DRIV provides e-commerce solutions to software publishers and retailers around the world.

Sales and marketing expenses declined 1.1% year over year. However, sales and marketing costs are projected to increase in the second half of 2009 due to increases in headcount. Product R&D expense declined 1.8% year over year. R&D expense is also estimated to increase in the second half of the year as DRIV hires additional development resources to deliver new products and services.

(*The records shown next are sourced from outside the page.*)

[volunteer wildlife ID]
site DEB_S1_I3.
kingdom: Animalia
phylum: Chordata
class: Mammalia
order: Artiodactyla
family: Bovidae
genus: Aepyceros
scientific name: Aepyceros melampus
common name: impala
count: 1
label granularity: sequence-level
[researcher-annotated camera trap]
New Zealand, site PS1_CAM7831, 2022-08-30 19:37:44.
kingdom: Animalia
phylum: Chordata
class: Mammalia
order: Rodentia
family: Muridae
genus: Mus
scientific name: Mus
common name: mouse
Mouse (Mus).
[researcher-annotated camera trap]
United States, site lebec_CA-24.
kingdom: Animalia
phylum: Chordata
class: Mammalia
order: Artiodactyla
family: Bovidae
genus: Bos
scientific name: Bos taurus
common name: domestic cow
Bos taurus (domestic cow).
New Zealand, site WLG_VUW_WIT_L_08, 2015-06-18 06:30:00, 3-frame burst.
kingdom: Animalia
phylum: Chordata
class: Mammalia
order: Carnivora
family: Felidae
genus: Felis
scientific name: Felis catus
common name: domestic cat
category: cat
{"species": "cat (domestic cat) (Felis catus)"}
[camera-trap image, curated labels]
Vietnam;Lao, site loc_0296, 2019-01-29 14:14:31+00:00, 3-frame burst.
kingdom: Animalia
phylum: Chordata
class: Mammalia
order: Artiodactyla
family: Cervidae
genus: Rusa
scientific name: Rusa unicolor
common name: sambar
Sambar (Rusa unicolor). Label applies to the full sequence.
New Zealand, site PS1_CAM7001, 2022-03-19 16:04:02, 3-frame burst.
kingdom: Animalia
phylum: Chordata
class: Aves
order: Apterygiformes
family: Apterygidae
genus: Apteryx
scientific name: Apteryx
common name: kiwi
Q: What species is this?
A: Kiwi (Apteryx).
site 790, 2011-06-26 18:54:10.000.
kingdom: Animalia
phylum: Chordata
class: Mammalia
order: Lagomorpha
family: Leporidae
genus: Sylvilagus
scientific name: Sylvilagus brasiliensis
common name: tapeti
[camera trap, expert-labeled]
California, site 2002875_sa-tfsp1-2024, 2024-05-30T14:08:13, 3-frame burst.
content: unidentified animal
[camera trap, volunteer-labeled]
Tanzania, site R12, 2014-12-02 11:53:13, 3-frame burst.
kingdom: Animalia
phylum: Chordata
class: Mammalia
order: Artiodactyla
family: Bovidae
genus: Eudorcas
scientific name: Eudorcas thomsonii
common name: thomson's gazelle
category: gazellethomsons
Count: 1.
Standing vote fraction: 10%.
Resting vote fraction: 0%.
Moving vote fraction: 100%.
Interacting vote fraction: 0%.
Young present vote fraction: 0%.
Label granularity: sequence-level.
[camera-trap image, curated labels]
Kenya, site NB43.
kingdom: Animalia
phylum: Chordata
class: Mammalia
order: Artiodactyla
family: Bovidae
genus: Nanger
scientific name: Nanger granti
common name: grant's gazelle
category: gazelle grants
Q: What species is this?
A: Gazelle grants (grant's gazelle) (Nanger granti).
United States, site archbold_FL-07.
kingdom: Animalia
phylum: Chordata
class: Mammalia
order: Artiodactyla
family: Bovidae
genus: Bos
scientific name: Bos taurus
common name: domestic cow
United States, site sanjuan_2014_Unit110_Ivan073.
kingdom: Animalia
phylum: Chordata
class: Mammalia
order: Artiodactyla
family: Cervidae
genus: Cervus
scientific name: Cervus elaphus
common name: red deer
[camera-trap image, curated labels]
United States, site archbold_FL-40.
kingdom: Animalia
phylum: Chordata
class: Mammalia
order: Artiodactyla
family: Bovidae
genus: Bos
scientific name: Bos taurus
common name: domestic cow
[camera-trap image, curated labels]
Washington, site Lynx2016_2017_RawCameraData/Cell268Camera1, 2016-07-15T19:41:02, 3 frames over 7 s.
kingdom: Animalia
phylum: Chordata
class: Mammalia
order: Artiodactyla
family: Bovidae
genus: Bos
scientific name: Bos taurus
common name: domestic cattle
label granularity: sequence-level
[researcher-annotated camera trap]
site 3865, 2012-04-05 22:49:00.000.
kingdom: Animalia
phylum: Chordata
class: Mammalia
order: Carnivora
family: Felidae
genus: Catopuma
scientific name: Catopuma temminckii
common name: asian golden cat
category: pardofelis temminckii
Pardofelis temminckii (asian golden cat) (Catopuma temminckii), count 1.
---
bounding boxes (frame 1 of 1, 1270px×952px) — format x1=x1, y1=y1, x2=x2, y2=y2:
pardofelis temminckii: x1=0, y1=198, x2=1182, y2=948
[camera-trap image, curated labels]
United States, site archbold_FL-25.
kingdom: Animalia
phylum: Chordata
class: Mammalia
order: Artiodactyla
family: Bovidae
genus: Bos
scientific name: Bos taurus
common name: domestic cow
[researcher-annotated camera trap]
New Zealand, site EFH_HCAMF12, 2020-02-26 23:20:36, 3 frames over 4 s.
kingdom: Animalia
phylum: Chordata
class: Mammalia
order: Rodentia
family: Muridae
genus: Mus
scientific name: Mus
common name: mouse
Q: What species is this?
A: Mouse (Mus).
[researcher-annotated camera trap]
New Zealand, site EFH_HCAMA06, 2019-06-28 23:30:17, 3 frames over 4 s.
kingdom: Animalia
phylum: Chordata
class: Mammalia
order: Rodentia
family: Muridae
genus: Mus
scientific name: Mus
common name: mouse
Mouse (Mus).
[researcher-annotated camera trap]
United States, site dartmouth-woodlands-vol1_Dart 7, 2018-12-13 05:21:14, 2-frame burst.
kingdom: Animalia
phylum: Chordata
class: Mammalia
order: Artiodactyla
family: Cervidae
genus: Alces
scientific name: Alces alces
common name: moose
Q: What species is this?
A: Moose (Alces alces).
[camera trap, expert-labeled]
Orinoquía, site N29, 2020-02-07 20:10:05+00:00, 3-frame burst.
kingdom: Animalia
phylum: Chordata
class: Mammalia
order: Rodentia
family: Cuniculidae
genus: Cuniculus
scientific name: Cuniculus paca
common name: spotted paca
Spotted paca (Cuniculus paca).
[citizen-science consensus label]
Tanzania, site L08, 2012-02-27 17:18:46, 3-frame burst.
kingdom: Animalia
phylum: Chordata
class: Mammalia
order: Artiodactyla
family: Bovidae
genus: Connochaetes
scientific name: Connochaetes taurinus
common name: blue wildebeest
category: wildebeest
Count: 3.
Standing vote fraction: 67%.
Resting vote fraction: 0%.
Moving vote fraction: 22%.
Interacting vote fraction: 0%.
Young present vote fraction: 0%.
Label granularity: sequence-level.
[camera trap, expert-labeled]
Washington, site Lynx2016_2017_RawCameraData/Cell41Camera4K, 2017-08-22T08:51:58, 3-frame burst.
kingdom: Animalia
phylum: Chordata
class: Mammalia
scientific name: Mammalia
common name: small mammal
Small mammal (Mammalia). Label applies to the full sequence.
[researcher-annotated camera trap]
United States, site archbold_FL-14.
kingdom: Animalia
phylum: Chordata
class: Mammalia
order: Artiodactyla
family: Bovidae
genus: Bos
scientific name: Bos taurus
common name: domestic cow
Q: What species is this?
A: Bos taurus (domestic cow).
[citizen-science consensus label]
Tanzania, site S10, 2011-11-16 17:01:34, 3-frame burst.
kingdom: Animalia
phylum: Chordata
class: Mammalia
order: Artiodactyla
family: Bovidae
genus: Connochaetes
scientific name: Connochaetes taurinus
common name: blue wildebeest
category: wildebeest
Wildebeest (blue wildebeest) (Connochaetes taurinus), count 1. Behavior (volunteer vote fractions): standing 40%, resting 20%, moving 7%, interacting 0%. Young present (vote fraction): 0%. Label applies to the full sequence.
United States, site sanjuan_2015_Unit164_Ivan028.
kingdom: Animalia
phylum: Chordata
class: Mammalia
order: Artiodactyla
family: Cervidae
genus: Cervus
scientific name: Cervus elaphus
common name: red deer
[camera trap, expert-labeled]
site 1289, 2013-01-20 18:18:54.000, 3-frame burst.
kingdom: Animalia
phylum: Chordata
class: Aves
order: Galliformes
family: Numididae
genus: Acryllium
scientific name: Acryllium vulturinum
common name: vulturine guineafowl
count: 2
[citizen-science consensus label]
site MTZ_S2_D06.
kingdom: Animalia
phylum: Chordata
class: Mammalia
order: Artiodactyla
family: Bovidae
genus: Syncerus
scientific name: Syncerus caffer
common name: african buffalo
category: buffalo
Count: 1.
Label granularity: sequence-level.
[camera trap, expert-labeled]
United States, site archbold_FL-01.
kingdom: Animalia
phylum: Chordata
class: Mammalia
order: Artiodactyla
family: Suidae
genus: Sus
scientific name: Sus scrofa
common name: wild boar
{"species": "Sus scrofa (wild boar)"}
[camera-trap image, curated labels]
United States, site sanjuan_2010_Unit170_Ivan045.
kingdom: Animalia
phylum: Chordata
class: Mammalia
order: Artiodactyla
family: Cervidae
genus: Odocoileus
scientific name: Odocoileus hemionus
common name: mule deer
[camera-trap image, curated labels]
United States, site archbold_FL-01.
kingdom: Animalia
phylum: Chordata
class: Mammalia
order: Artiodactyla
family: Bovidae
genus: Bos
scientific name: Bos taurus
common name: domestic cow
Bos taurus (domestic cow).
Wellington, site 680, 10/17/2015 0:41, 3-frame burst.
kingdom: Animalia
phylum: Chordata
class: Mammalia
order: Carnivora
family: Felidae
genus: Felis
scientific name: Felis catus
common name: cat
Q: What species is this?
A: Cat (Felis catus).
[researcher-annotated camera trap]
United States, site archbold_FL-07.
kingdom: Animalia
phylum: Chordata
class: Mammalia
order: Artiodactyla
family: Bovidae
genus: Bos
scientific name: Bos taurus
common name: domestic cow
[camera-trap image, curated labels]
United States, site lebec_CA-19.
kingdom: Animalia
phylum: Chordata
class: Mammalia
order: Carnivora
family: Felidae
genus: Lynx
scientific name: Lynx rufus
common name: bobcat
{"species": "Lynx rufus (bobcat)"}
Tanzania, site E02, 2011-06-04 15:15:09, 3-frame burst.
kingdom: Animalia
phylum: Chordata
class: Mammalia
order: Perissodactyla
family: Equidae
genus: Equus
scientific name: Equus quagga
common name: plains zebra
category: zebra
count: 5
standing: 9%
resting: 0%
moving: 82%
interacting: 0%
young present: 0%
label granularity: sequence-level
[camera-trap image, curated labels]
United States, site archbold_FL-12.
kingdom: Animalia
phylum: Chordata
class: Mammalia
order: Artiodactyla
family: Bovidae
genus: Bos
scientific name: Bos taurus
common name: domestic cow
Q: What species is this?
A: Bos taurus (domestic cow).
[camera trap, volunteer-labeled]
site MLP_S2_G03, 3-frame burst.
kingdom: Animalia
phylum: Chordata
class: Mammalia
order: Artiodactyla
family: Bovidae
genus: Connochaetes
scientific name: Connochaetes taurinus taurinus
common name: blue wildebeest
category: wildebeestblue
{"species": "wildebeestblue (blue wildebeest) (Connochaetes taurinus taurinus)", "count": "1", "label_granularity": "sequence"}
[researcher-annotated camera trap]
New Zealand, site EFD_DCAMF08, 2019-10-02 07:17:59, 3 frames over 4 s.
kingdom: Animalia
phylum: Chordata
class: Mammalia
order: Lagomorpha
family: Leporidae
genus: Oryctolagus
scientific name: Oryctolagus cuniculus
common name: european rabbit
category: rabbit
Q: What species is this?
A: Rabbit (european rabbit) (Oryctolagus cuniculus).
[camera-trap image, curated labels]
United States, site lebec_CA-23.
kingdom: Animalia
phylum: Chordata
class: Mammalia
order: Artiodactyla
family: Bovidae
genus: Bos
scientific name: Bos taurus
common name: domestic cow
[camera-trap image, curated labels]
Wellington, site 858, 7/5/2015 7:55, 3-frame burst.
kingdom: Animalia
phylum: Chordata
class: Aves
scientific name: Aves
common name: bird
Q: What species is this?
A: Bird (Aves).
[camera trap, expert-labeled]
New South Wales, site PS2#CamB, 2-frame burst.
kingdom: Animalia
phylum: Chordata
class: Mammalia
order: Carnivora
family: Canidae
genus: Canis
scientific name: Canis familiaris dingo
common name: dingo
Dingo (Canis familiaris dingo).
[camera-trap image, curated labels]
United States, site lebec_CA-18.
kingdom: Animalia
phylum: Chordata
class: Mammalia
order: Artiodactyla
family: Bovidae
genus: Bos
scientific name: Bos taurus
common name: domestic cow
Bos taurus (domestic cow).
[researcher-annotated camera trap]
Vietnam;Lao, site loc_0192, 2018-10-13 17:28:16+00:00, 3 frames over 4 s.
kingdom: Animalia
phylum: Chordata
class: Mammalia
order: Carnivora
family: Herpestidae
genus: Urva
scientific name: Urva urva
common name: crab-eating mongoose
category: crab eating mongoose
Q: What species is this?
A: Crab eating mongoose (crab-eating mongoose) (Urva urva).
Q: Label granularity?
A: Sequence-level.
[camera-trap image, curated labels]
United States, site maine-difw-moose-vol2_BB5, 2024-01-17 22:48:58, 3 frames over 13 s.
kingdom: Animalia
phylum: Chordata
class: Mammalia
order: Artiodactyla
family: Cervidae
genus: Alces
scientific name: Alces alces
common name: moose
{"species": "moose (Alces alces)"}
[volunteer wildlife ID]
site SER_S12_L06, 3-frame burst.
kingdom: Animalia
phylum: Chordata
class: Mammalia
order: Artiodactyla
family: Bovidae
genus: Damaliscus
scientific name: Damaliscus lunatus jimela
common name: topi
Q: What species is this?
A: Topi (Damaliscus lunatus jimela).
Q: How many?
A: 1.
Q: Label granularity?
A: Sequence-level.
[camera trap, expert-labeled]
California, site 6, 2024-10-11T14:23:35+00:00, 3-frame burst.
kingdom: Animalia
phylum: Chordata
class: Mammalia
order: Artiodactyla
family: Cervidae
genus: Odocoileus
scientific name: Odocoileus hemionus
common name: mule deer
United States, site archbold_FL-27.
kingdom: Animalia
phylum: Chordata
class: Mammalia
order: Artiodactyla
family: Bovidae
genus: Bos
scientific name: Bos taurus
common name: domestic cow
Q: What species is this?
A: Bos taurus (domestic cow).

G&A costs were down almost 18% year over year.

GAAP operating margin came in at 13.4%. Non-GAAP operating margin (excluding stock compensation expense, amortization of acquisition related intangibles) came in at 20.5%, compared to 20.2% in the year-ago quarter and 27.8% in the previous quarter.

GAAP EPS came in at $0.31. Non-GAAP EPS of $0.42 beat the consensus estimate by a penny and were consistent with management’s second quarter guidance of $0.39 – $0.42.

Going forward, management expects revenues between $96.5 million and $98.5 million, in the third quarter of 2009, against consensus forecast of $97.8 million. Non-GAAP EPS is projected between $0.38 and $0.41, against consensus estimate of $0.45. Management is cautiously optimistic for the remainder of 2009 and is encouraged by the growth in sales pipeline, new product roadmap and recent wins in the business to business software market.

Earlier this month, DRIV announced its plans to outsource its global customer service operations to Tennessee-based Sitel, a leading global business process outsourcing provider. The company also plans to realign resources across the company. Both these actions will result in eliminate120 positions globally primarily related to the outsourcing of customer service operations.

This organizational change is expected to drive efficiencies for the company in 2010. The company also plans to hire experienced sales professionals accustomed to working with top management and large global enterprises.

DRIV is currently diversifying its software business into complementary markets, which include consumer electronics and games. DRIV also plans to invest in new technologies to unlock opportunities in horizontal markets such as subscriptions and business-to-business software market.

The stock has more than doubled after touching a low of $18 in the crash of November 2008, in part due to a broader market rally. Although outsourcing will improve margins by reducing costs, we expect margins to remain under pressure due to the initial ramp up of new consumer electronic and business to business software customers. We maintain our HOLD on the stock.